Could you please return each line of the data that has the word "Zealand"?

• Record set:
---+---

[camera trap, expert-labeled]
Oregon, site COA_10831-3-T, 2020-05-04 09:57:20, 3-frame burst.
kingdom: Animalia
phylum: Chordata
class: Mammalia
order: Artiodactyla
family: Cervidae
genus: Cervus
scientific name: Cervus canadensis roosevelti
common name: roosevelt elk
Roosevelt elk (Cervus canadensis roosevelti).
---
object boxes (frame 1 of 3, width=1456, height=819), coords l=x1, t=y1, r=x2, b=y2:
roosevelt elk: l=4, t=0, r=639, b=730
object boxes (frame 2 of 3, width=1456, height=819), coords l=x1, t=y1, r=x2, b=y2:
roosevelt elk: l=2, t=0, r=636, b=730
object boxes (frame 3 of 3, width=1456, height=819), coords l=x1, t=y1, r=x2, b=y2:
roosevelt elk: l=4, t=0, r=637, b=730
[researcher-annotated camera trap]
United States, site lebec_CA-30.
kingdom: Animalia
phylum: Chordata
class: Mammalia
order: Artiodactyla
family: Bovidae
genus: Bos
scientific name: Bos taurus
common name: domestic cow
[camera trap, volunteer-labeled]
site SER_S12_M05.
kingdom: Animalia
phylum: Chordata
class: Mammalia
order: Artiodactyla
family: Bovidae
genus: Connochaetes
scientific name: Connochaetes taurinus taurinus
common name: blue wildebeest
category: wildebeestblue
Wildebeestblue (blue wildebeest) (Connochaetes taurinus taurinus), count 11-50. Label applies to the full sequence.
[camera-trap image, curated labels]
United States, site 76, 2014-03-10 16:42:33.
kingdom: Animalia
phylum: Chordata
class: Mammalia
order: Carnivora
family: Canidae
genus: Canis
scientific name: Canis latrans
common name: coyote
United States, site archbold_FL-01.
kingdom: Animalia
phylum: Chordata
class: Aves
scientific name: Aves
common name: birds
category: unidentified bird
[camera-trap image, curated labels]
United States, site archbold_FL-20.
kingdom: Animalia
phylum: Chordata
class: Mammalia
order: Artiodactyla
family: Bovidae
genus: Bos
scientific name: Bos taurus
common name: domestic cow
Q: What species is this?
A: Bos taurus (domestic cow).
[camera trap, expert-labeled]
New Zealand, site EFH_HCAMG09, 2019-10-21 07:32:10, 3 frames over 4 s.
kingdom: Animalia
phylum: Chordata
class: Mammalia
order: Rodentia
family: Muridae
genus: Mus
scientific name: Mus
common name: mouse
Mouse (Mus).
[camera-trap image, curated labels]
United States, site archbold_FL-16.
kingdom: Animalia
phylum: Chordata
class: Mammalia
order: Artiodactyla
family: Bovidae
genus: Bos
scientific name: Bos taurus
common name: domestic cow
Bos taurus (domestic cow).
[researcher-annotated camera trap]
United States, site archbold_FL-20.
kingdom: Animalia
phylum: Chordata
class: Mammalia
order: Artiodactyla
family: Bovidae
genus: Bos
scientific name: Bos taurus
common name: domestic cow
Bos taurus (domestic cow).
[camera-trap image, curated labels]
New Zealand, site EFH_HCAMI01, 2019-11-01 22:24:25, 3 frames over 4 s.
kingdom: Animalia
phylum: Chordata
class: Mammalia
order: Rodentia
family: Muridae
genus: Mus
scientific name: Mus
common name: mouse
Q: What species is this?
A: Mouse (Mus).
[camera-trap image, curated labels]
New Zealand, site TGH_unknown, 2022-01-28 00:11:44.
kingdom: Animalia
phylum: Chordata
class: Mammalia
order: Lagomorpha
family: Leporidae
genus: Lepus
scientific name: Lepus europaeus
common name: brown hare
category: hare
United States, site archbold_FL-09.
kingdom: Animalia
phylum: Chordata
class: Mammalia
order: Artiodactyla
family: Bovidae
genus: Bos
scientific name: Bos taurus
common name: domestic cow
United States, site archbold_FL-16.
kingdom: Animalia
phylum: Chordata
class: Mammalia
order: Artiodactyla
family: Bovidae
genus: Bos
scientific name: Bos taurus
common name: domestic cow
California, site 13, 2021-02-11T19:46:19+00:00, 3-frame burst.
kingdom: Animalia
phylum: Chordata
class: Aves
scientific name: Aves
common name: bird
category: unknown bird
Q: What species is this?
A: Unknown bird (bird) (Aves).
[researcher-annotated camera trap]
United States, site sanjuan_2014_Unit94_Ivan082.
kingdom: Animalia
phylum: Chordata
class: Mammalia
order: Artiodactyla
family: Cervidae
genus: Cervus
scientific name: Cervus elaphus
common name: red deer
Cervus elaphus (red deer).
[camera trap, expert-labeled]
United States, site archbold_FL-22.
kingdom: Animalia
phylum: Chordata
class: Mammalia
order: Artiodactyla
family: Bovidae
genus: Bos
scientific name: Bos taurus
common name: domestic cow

---+---

• Written answer:
New Zealand, site EFH_HCAMG09, 2019-10-21 07:32:10, 3 frames over 4 s.
New Zealand, site EFH_HCAMI01, 2019-11-01 22:24:25, 3 frames over 4 s.
New Zealand, site TGH_unknown, 2022-01-28 00:11:44.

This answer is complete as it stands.